Ruby flavor: Document differences with ECMAScript in core constructs

e1iu · Feb 22, 2021 · 1b6e6d3 · 1b6e6d3
1 parent 643b279
commit 1b6e6d3
Showing 1 changed file with 78 additions and 0 deletions.
diff --git a/...m.oracle.truffle.regex/src/com/oracle/truffle/regex/tregex/parser/flavors/RubyFlavor.java b/...m.oracle.truffle.regex/src/com/oracle/truffle/regex/tregex/parser/flavors/RubyFlavor.java
@@ -41,12 +41,17 @@
 package com.oracle.truffle.regex.tregex.parser.flavors;
 
 import com.oracle.truffle.regex.RegexSource;
+import com.oracle.truffle.regex.tregex.nodes.nfa.TRegexBacktrackingNFAExecutorNode;
+import com.oracle.truffle.regex.tregex.parser.RegexParser;
+import com.oracle.truffle.regex.tregex.parser.ast.visitors.NFATraversalRegexASTVisitor;
 
 /**
  * An implementation of the Ruby regex flavor.
  *
+ * <p>
  * This implementation supports translating all Ruby regular expressions to ECMAScript regular
  * expressions with the exception of the following features:
+ * </p>
  * <ul>
  * <li>case-insensitive matching: Ruby regular expression allow both case-sensitive matching and
  * case-insensitive matching within the same regular expression.

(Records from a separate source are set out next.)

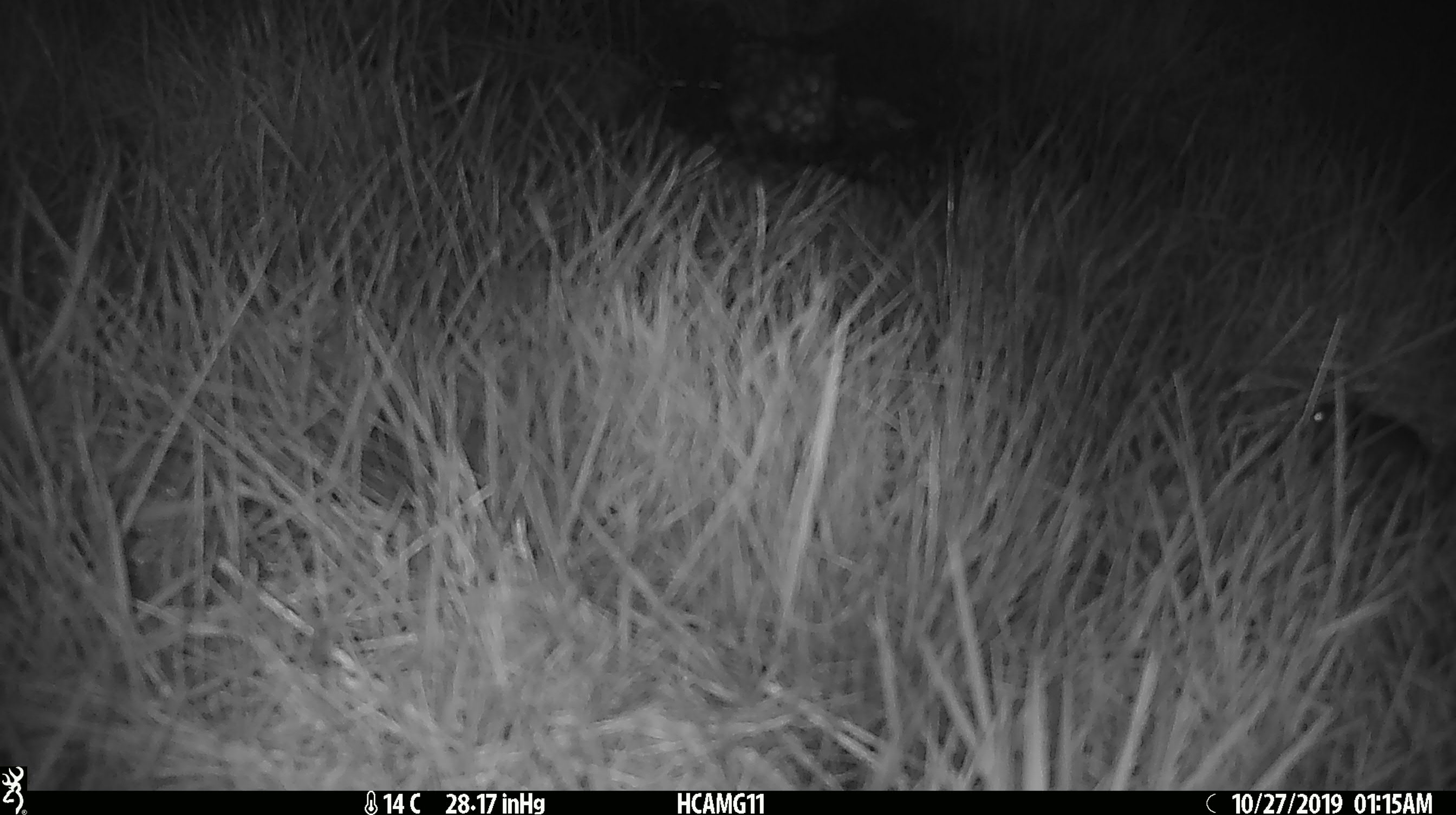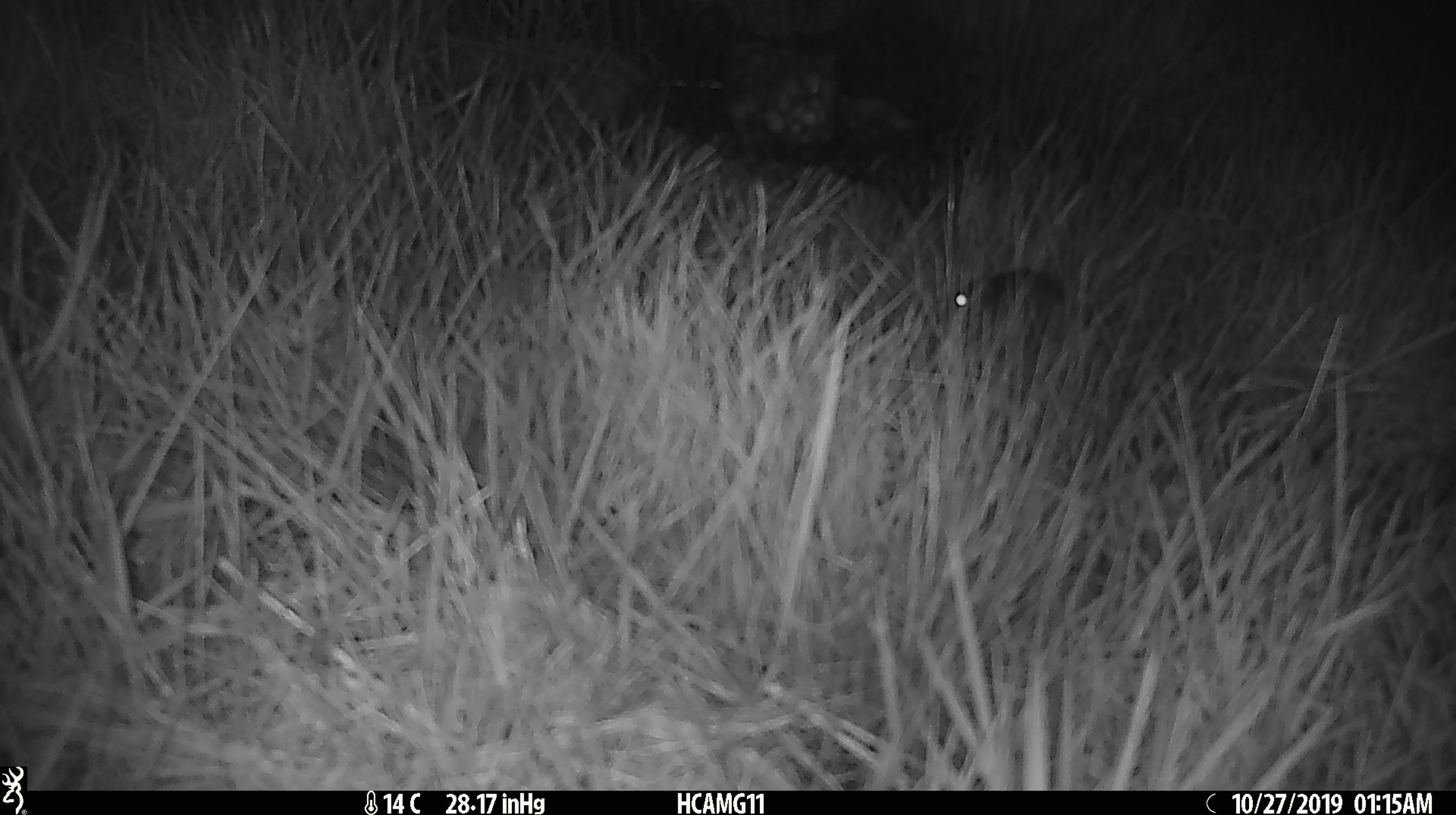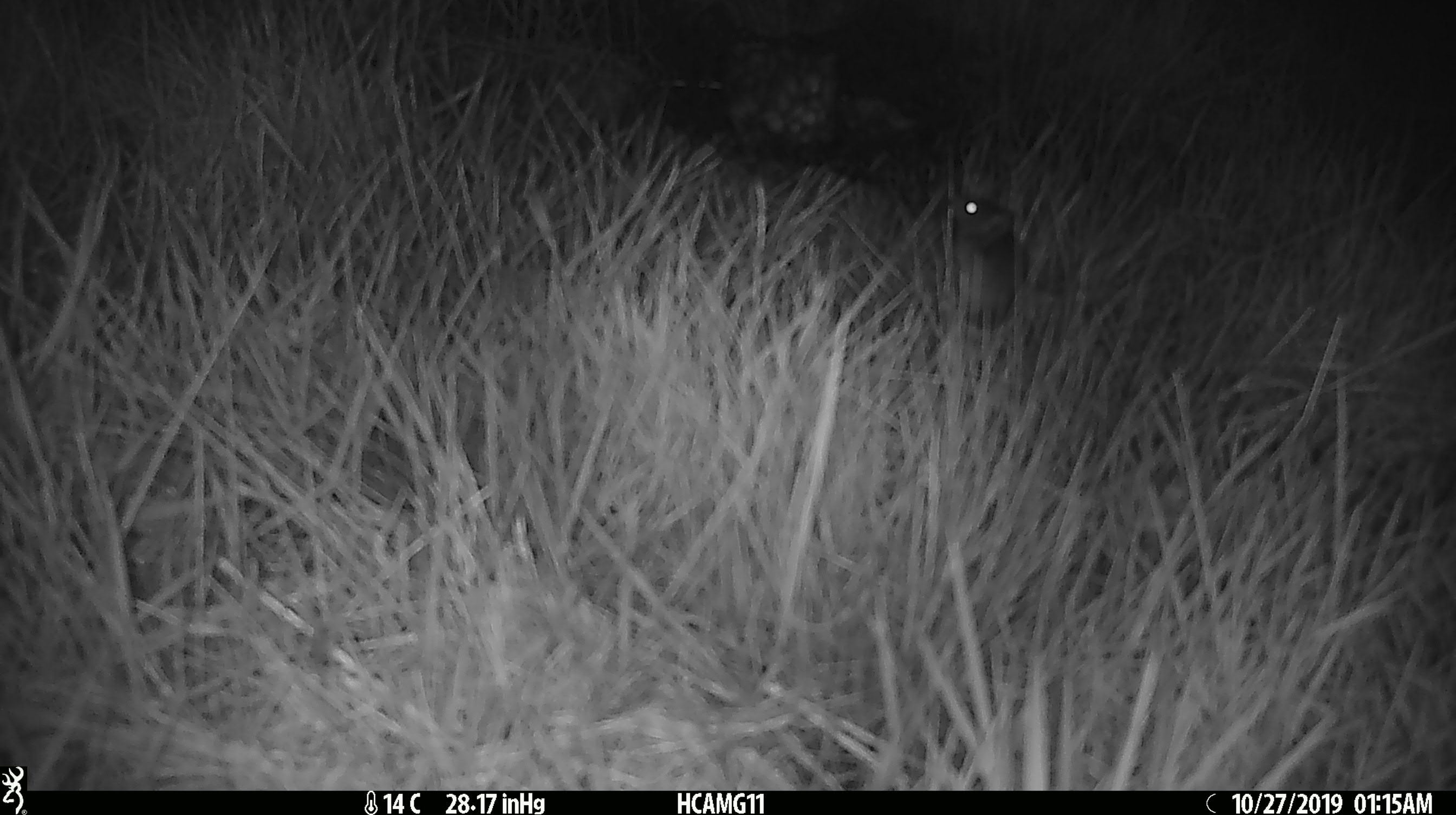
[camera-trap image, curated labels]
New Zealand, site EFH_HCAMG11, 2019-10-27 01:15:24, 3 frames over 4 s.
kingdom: Animalia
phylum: Chordata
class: Mammalia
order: Rodentia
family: Muridae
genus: Mus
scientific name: Mus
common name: mouse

Also, Ruby's notion of
@@ -112,6 +117,79 @@
  * <li>conditional backreferences (?(group)then|else): There is no counterpart to this in ECMAScript
  * regular expressions.</li>
  * </ul>
+ * <p>
+ * However, there are subtle differences in how some fundamental constructs behave in ECMAScript
+ * regular expressions and Ruby regular expressions. This concerns core concepts like loops and
+ * capture groups and their interactions. These issues cannot be handled by transpiling alone and
+ * they require extra care on the side of TRegex. The issues and the solutions are listed below.
+ * <ul>
+ * <li>backreferences to unmatched capture groups should fail: In ECMAScript, when a backreference
+ * is made to a capture group which hasn't been matched, such a backreference is ignored and
+ * matching proceeds. If this happens in Ruby, the backreference will fail to match and the search
+ * will stop and backtrack.
+ * 
+ * <pre>
+ * Node (ECMAScript):
+ * > /(?:(a)|(b))\1/.exec("b")
+ * [ 'b', undefined, 'b', index: 0, input: 'b', groups: undefined ]
+ *
+ * MRI (Ruby):
+ * irb(main):001:0> /(?:(a)|(b))\1/.match("b")
+ * => nil
+ * </pre>
+ * 
+ * This is solved in {@link TRegexBacktrackingNFAExecutorNode}, by the introduction of the
+ * {@code backrefWithNullTargetSucceeds} field, which controls how backreferences to unmatched
+ * capture groups are resolved. Also, in {@link RegexParser}, an optimization that drops forward
+ * references and nested references from ECMAScript regular expressions is turned off for Ruby
+ * regular expressions.</li>
+ * <li>re-entering a loop should not reset enclosed capture groups: In ECMAScript, when a group is
+ * re-entered while looping, all of the capture groups contained within the looping group are reset.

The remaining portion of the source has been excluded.